Momentum growing for EU regulation on cocoa and deforestation
18 diciembre 2018
Belgium has called for “an ambitious [EU] action plan against deforestation and forest degradation before the end of the current mandate of the European Commission”, as part of a new Belgian initiative on cocoa launched on 5 November 2018.
Support for an EU regulation of agricultural commodities is growing. France recently called for due diligence around imported deforestation, and Germany’s development minister Gerd Mueller spoke out in November in favour of EU due diligence regulation for all commodity imports.
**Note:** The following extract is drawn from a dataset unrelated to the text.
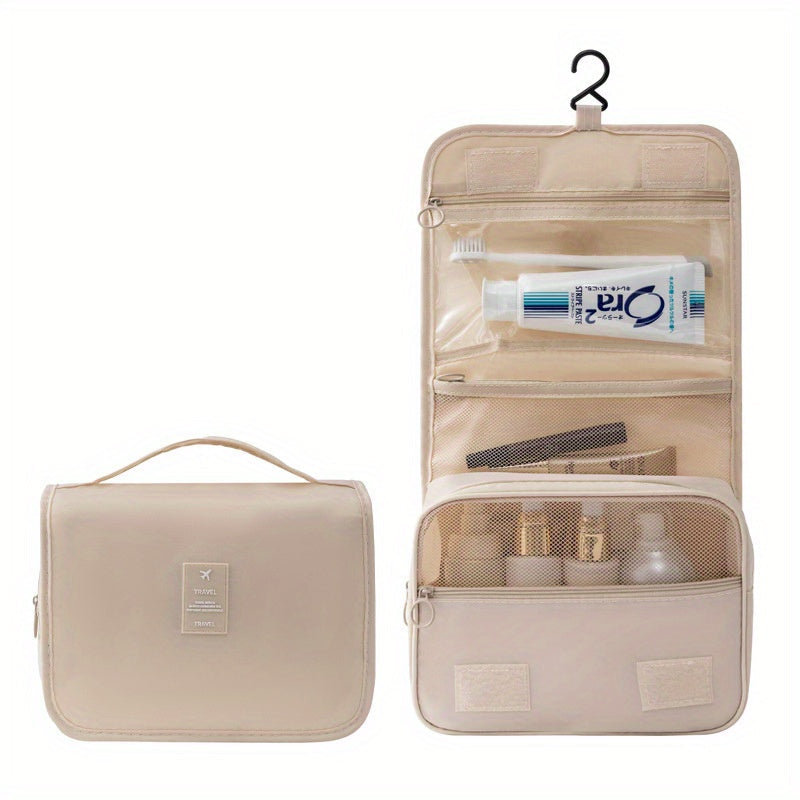 Hanging Toiletry Bag Travel Cosmetic Organizer with Multiple Zip Pockets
Belgium has called specifically for an EU due diligence regulation for cocoa, explaining that the commodity is “particularly ripe for legislation addressing ... human rights violations and deforestation”.
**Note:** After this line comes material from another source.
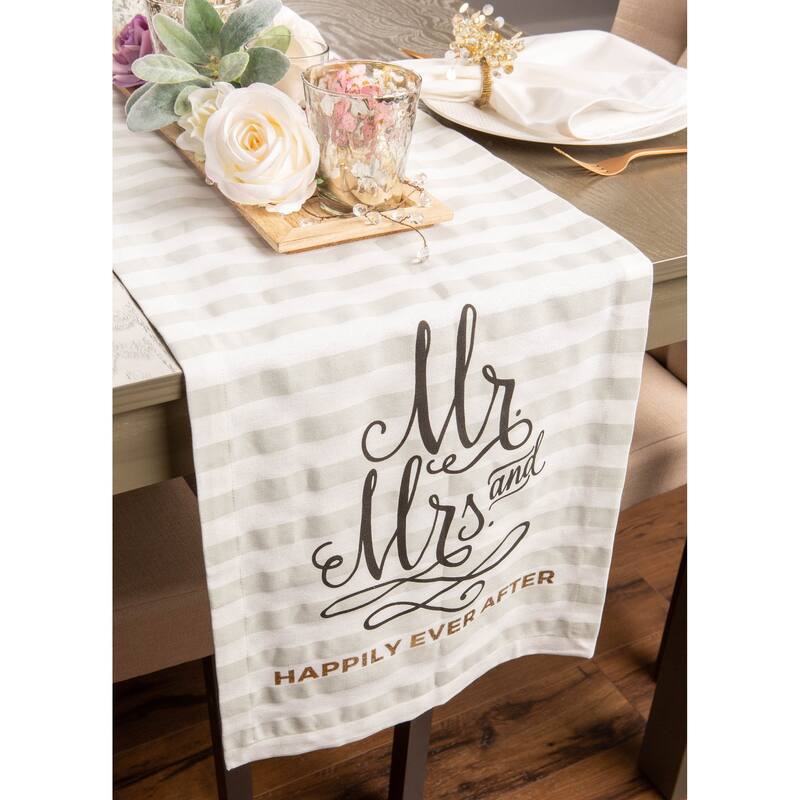 DII Wedding Themed Table Runner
Europeans’ passion for chocolate has made the EU the world’s largest importer of cocoa beans, swallowing up 60 per cent of global production. Yet cocoa production drives two million children into the labour force and destroys tropical forests. Increasingly those involved – companies included (FW 238) – do not want their indulgence to entail such unsavoury consequences.
Calls for EU regulation for agricultural commodities are likely to grow stronger as voluntary measures reveal their limitations. An investigation recently released by Mighty Earth showed that deforestation for cocoa production in West Africa has continued at the same pace this year, despite much-touted voluntary zero-deforestation commitments made by companies as part of the Cocoa & Forests Initiative.